Shepack told the trooper to take his hands off him, and the trooper released him.
The trooper then said that Shepack could either follow directions or go to jail. Shepack
said that he would go to jail. At this point, the trooper handcuffed Shepack. Shepack did
not resist being arrested, but he did firmly grasp the tailgate, which required the trooper
to pull his hand back forcefully to handcuff him. The trooper did not ask Shepack to
submit to a preliminary breath test or field sobriety tests before handcuffing him.
4
When the trooper moved Shepack to his patrol car, he asked Shepack how much
of the wine he had drank that night. Shepack responded that he did not know what he was
talking about. The trooper returned to the truck and searched it. He found a package of
fish still cold to the touch from a Lawrence grocery store, thus showing that Shepack's
statement that he was driving from Wichita was false.
After searching the truck, the trooper returned to the patrol car and asked Shepack
to submit to a preliminary breath test and some field sobriety tests. Shepack said that he
was not going to do any tests. The trooper took Shepack to a nearby highway patrol
station where he read the implied consent advisory to him. Shepack stated that he would
refuse to take the evidentiary breath test under certain Kansas caselaw that in his view
invalidated the trooper's grounds for requesting the test. Shepack refused to initial the
form which showed that he refused to take the test. In due course, the Department
administratively suspended his driving privileges.
Shepack takes the matter to the district court.
After exhausting his administrative remedies, Shepack asked the district court to
review the matter. The district court held an evidentiary hearing, where the trooper and
Shepack both testified and the court watched the video recording of the encounter.
In its ruling, the district court addressed only one of Shepack's grounds for
reversing the Department's decision. The court held that Shepack was arrested when he
was first handcuffed at the back of the vehicle. The court ruled that to request a test under
the implied consent law, the trooper needed probable cause to make a lawful arrest. The
district court weighed all the facts available to the trooper at the time of the arrest and
found insufficient probable cause for an arrest:
5
"Trooper Taylor witnessed Shepack fail to move entirely to the left lane when passing his
lighted patrol vehicle on the shoulder. Trooper Taylor, when following Shepack, saw him
drifting over the dotted line from the right to the left northbound lane several times.
Trooper Taylor testified that he smelled the odor of alcohol on Shepack (though this box
was not checked on the DC-27) and observed his bloodshot, watery, and glazed eyes.
However, Shepack denied drinking. Trooper Taylor saw a box of wine bottles, but they
were closed and in the back of the truck.
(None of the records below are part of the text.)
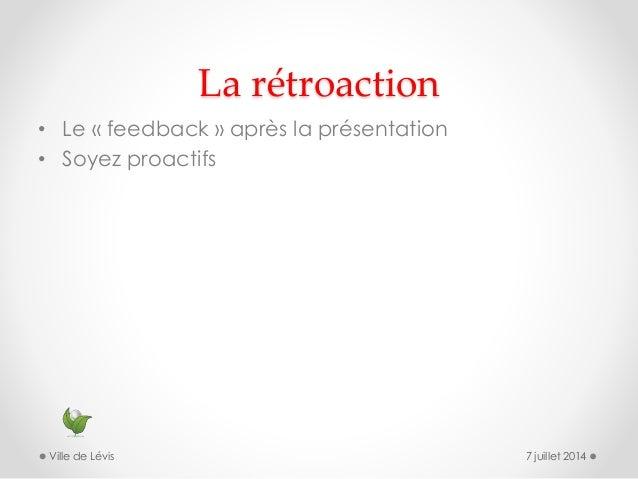 La rétroaction • Le « feedback » après la présentation • Soyez proactifs 7 juillet 2014Ville de Lévis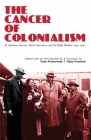 The Cancer of Colonialism Cover Image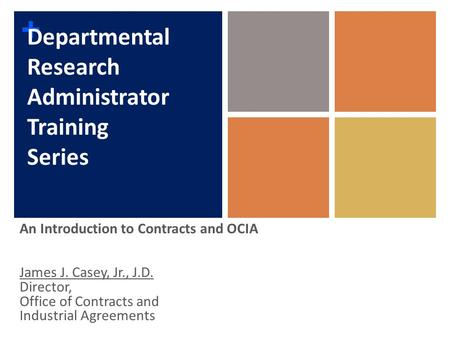 + Departmental Research Administrator Training Series An Introduction to Contracts and OCIA James J. Casey, Jr., J.D. Director, Office of Contracts and.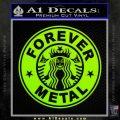 Forever Metal Decal Sticker Starbucks Lime Green Vinyl 120x120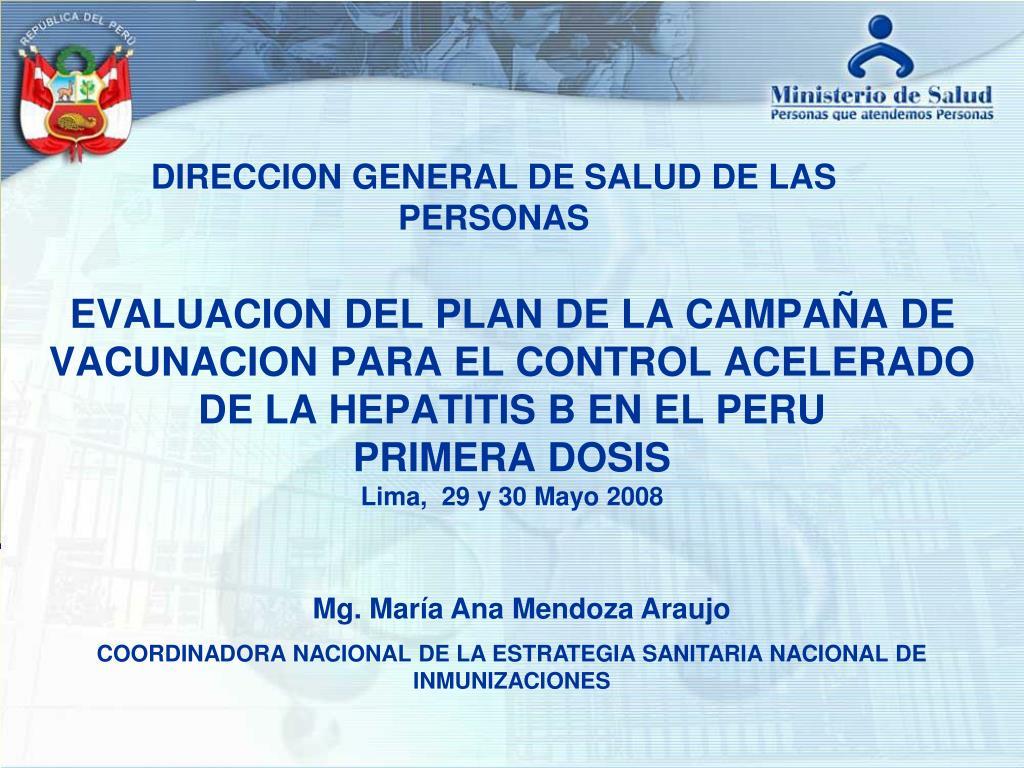 EVALUACION DEL PLAN DE LA CAMPAÑA DE VACUNACION PARA EL CONTROL ACELERADO DE LA HEPATITIS B EN EL PERU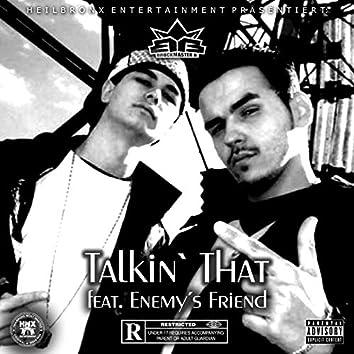 Talkin` That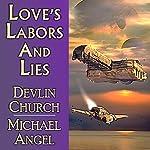 Love's Labors and Lies | Devlin Church,Michael Angel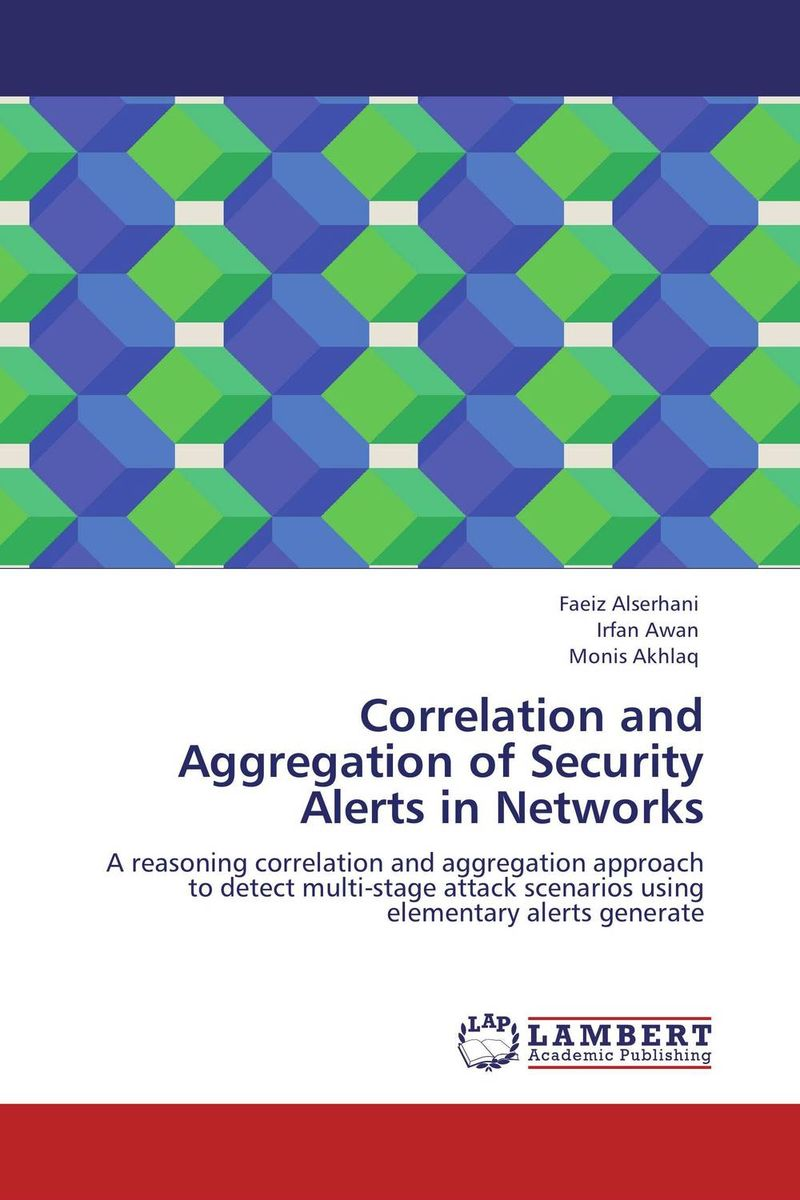 Correlation and Aggregation of Security Alerts in Networks data and information security using hylemetric approach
"Shepack parked his truck properly on the side of the road. He did not have
slurred speech. He did not have balance problems, he did not have difficulty walking, and
he did not lean on the truck for support. He dropped his toll ticket when getting out of the
truck, but he had no difficulty picking it up. The fact that he put it in his pocket and
would not show it to Trooper Taylor is no indication of being under the influence.
Shepack's demeanor was calm and appeared, according to the DVD, to be cooperative.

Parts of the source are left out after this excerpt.